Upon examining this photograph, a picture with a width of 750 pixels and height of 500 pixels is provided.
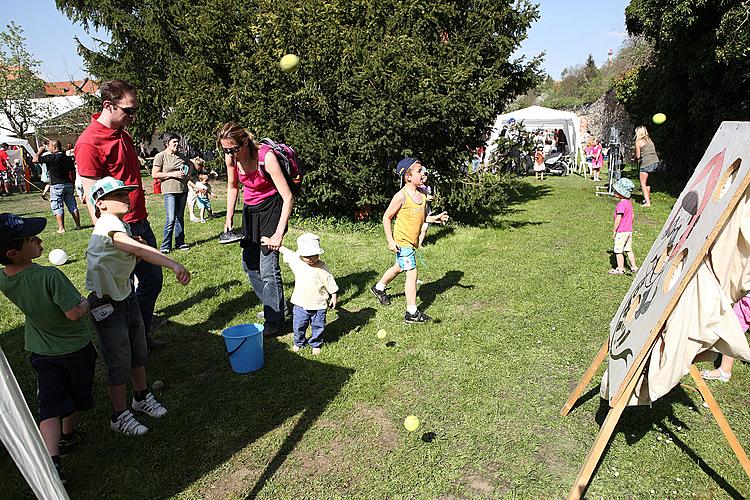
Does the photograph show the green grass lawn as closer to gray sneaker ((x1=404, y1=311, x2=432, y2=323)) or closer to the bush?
gray sneaker ((x1=404, y1=311, x2=432, y2=323))

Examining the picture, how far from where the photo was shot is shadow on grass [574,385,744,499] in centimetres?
314

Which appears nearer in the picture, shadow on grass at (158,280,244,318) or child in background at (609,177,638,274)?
shadow on grass at (158,280,244,318)

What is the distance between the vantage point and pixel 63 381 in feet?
10.0

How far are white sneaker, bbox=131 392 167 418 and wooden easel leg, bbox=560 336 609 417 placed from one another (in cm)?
314

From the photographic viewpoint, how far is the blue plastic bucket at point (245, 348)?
4188 millimetres

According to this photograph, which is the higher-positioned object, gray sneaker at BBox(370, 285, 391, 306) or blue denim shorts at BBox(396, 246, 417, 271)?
blue denim shorts at BBox(396, 246, 417, 271)

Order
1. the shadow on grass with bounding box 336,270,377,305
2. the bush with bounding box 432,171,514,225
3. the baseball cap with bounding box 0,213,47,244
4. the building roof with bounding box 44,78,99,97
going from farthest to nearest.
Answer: the building roof with bounding box 44,78,99,97 < the bush with bounding box 432,171,514,225 < the shadow on grass with bounding box 336,270,377,305 < the baseball cap with bounding box 0,213,47,244

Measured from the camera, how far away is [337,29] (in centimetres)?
884

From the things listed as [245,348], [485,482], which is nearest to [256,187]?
[245,348]

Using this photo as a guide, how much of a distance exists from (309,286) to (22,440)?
115 inches

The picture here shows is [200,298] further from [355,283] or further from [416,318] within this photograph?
[416,318]

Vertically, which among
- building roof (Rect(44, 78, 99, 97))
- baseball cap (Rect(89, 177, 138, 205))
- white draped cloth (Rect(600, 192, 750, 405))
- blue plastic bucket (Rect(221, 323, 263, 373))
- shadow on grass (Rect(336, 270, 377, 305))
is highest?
building roof (Rect(44, 78, 99, 97))

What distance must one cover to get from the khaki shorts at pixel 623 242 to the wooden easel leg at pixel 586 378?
378 centimetres

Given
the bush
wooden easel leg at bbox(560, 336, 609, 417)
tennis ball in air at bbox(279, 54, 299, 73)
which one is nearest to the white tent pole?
wooden easel leg at bbox(560, 336, 609, 417)
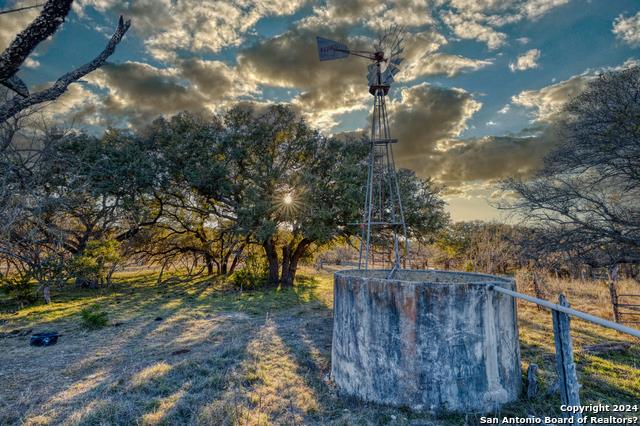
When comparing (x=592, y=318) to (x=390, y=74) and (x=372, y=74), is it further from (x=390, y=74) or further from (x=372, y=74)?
(x=372, y=74)

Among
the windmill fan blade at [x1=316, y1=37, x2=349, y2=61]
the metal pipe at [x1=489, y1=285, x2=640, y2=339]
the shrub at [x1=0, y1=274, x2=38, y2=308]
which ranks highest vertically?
the windmill fan blade at [x1=316, y1=37, x2=349, y2=61]

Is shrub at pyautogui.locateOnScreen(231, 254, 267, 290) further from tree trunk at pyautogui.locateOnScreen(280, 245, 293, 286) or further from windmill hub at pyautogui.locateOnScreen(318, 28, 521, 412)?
windmill hub at pyautogui.locateOnScreen(318, 28, 521, 412)

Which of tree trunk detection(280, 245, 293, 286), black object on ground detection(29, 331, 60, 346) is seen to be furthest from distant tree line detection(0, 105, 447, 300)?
black object on ground detection(29, 331, 60, 346)

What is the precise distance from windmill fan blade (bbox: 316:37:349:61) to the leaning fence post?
6310mm

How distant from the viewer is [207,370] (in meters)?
5.87

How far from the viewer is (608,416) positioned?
4254mm

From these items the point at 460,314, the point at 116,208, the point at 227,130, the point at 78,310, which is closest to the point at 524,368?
the point at 460,314

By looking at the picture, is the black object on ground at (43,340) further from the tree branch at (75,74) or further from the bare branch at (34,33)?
the bare branch at (34,33)

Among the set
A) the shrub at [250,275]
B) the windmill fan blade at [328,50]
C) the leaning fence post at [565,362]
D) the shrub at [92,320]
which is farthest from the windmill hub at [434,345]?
the shrub at [250,275]

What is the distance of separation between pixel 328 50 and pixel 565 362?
7004 mm

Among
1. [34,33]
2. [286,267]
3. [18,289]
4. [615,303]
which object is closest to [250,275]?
[286,267]

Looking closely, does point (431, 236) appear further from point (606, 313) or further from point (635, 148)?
point (635, 148)

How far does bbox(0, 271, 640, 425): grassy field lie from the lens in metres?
4.30

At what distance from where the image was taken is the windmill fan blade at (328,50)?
721 cm
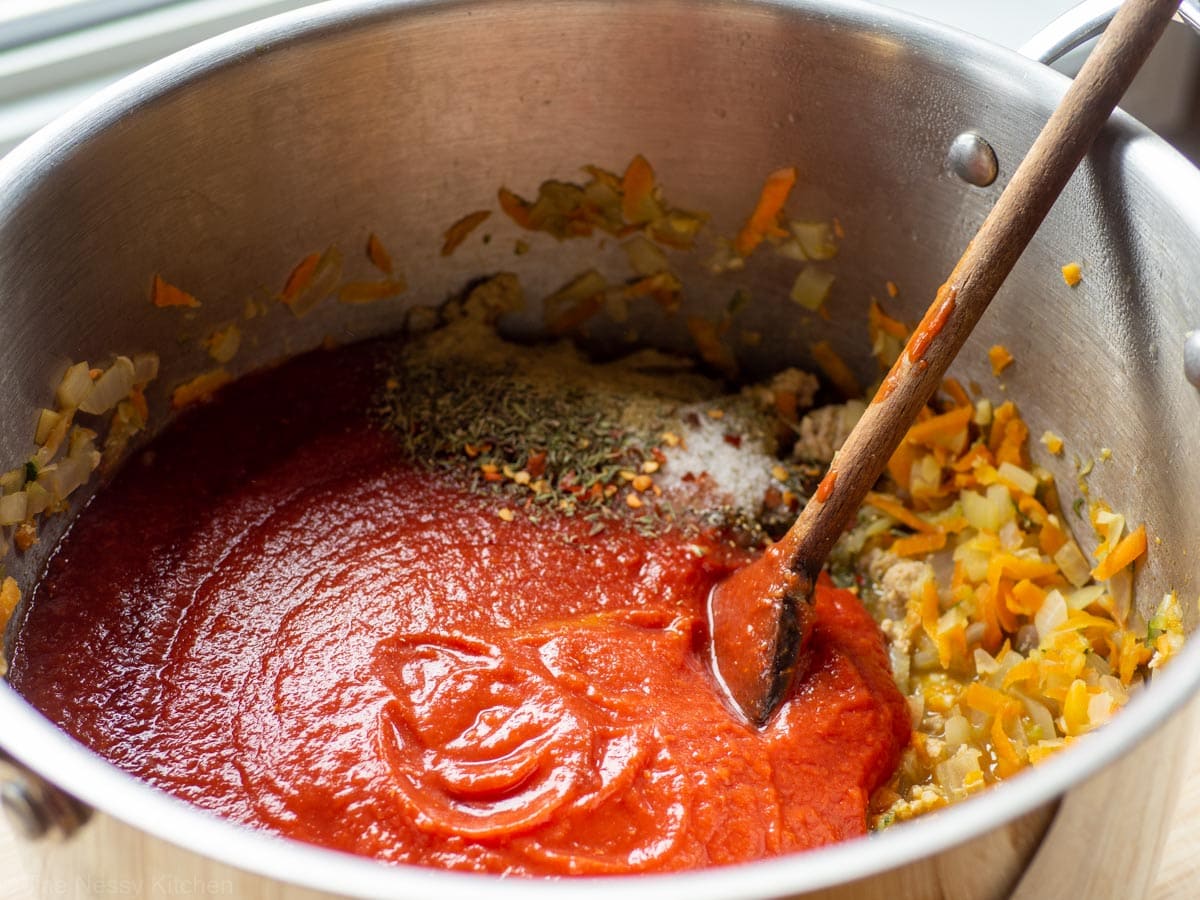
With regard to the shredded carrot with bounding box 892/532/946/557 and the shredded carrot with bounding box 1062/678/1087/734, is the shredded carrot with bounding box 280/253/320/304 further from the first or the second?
the shredded carrot with bounding box 1062/678/1087/734

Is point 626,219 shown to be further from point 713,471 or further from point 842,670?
point 842,670

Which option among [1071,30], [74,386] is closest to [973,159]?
[1071,30]

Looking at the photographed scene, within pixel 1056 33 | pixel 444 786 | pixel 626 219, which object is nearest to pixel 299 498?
pixel 444 786

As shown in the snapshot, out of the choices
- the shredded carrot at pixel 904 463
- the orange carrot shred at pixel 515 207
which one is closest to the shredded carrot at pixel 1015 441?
the shredded carrot at pixel 904 463

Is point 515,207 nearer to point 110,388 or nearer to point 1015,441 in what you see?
point 110,388

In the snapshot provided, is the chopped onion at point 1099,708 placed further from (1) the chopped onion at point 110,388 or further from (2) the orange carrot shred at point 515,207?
(1) the chopped onion at point 110,388

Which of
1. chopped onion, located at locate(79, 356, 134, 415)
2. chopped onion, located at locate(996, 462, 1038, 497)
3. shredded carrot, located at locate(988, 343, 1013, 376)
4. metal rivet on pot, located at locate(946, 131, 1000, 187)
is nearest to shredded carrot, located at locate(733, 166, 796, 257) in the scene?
metal rivet on pot, located at locate(946, 131, 1000, 187)
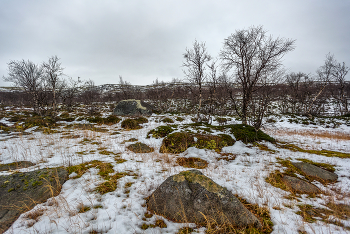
#####
* _Short problem_
Copy out all of the data above word for word, leaving out the pictures.

* _Reply_
Upon examining this photograph, a picture with a width of 750 pixels and height of 500 pixels is provided.
Does the photograph show the green grass lawn as closer to gray sneaker ((x1=404, y1=311, x2=432, y2=323)) or closer to the bush?
gray sneaker ((x1=404, y1=311, x2=432, y2=323))

Examining the picture, how far from where the photo was shot is shadow on grass [574,385,744,499] in centimetres?
314

Which appears nearer in the picture, shadow on grass at (158,280,244,318) or child in background at (609,177,638,274)?
shadow on grass at (158,280,244,318)

What is the distance between the vantage point and pixel 63 381 in feet?
10.0

How far are white sneaker, bbox=131 392 167 418 and wooden easel leg, bbox=560 336 609 417 placed from one another (in cm)?
314

From the photographic viewpoint, how far is the blue plastic bucket at point (245, 348)?
4188 millimetres

According to this photograph, which is the higher-positioned object, gray sneaker at BBox(370, 285, 391, 306) or blue denim shorts at BBox(396, 246, 417, 271)?
blue denim shorts at BBox(396, 246, 417, 271)

Order
1. the shadow on grass with bounding box 336,270,377,305
2. the bush with bounding box 432,171,514,225
3. the baseball cap with bounding box 0,213,47,244
4. the building roof with bounding box 44,78,99,97
going from farthest to nearest.
Answer: the building roof with bounding box 44,78,99,97 < the bush with bounding box 432,171,514,225 < the shadow on grass with bounding box 336,270,377,305 < the baseball cap with bounding box 0,213,47,244

Measured from the camera, how far away is [337,29] (in centimetres)?
884

From the things listed as [245,348], [485,482], which is nearest to [256,187]?
[245,348]

Using this photo as a guide, how much of a distance exists from (309,286) to (22,440)?
115 inches

The picture here shows is [200,298] further from [355,283] or further from [416,318] within this photograph?
[416,318]

Vertically, which among
- building roof (Rect(44, 78, 99, 97))
- baseball cap (Rect(89, 177, 138, 205))
- white draped cloth (Rect(600, 192, 750, 405))
- blue plastic bucket (Rect(221, 323, 263, 373))
- shadow on grass (Rect(336, 270, 377, 305))
is highest?
building roof (Rect(44, 78, 99, 97))

What distance must one cover to get from the khaki shorts at pixel 623 242 to the wooden easel leg at pixel 586 378?
378 centimetres

Given
the bush
wooden easel leg at bbox(560, 336, 609, 417)
tennis ball in air at bbox(279, 54, 299, 73)
which one is nearest to the white tent pole?
wooden easel leg at bbox(560, 336, 609, 417)
When comparing (x=592, y=318) to (x=390, y=74) and (x=372, y=74), is it further from (x=390, y=74) or further from (x=372, y=74)?
(x=372, y=74)

Among
the windmill fan blade at [x1=316, y1=37, x2=349, y2=61]
the metal pipe at [x1=489, y1=285, x2=640, y2=339]
the shrub at [x1=0, y1=274, x2=38, y2=308]
which ranks highest vertically?
the windmill fan blade at [x1=316, y1=37, x2=349, y2=61]

Is shrub at pyautogui.locateOnScreen(231, 254, 267, 290) further from tree trunk at pyautogui.locateOnScreen(280, 245, 293, 286) or further from windmill hub at pyautogui.locateOnScreen(318, 28, 521, 412)?
windmill hub at pyautogui.locateOnScreen(318, 28, 521, 412)

Which of tree trunk detection(280, 245, 293, 286), black object on ground detection(29, 331, 60, 346) is seen to be furthest from distant tree line detection(0, 105, 447, 300)?
black object on ground detection(29, 331, 60, 346)

What is the precise distance from windmill fan blade (bbox: 316:37:349:61) to the leaning fence post?
6310mm

How distant from the viewer is [207,370] (in meters)?
5.87

How far from the viewer is (608,416) positioned?
4254mm

From these items the point at 460,314, the point at 116,208, the point at 227,130, the point at 78,310, which is closest to the point at 524,368?
the point at 460,314

By looking at the picture, is the black object on ground at (43,340) further from the tree branch at (75,74) or further from the bare branch at (34,33)?
the bare branch at (34,33)

Among the set
A) the shrub at [250,275]
B) the windmill fan blade at [328,50]
C) the leaning fence post at [565,362]
D) the shrub at [92,320]
which is farthest from the windmill hub at [434,345]?
the shrub at [250,275]

What is the distance of separation between pixel 328 50 and pixel 565 362?
7004 mm

Among
1. [34,33]
2. [286,267]
3. [18,289]
4. [615,303]
which object is closest to [250,275]?
[286,267]

Looking closely, does point (431, 236) appear further from point (606, 313) or further from point (635, 148)?
point (635, 148)

How far does bbox(0, 271, 640, 425): grassy field lie from the lens in metres?
4.30

At what distance from where the image was taken is the windmill fan blade at (328,50)?
721 cm
With regard to the shredded carrot with bounding box 892/532/946/557 and the shredded carrot with bounding box 1062/678/1087/734, is the shredded carrot with bounding box 280/253/320/304 further from the first or the second?
the shredded carrot with bounding box 1062/678/1087/734

Is point 626,219 shown to be further from point 713,471 or further from point 842,670?
point 842,670

Which option among [1071,30], [74,386] is closest to [973,159]?
[1071,30]

Looking at the photographed scene, within pixel 1056 33 | pixel 444 786 | pixel 626 219, which object is nearest to pixel 299 498?
pixel 444 786

As shown in the snapshot, out of the choices
- the shredded carrot at pixel 904 463
- the orange carrot shred at pixel 515 207
which one is closest to the shredded carrot at pixel 1015 441?
the shredded carrot at pixel 904 463

Is point 515,207 nearer to point 110,388 or nearer to point 1015,441 in what you see?
point 110,388

In the snapshot provided, is the chopped onion at point 1099,708 placed further from (1) the chopped onion at point 110,388 or further from (2) the orange carrot shred at point 515,207?
(1) the chopped onion at point 110,388

Which of
1. chopped onion, located at locate(79, 356, 134, 415)
2. chopped onion, located at locate(996, 462, 1038, 497)
3. shredded carrot, located at locate(988, 343, 1013, 376)
4. metal rivet on pot, located at locate(946, 131, 1000, 187)
is nearest to shredded carrot, located at locate(733, 166, 796, 257) in the scene?
metal rivet on pot, located at locate(946, 131, 1000, 187)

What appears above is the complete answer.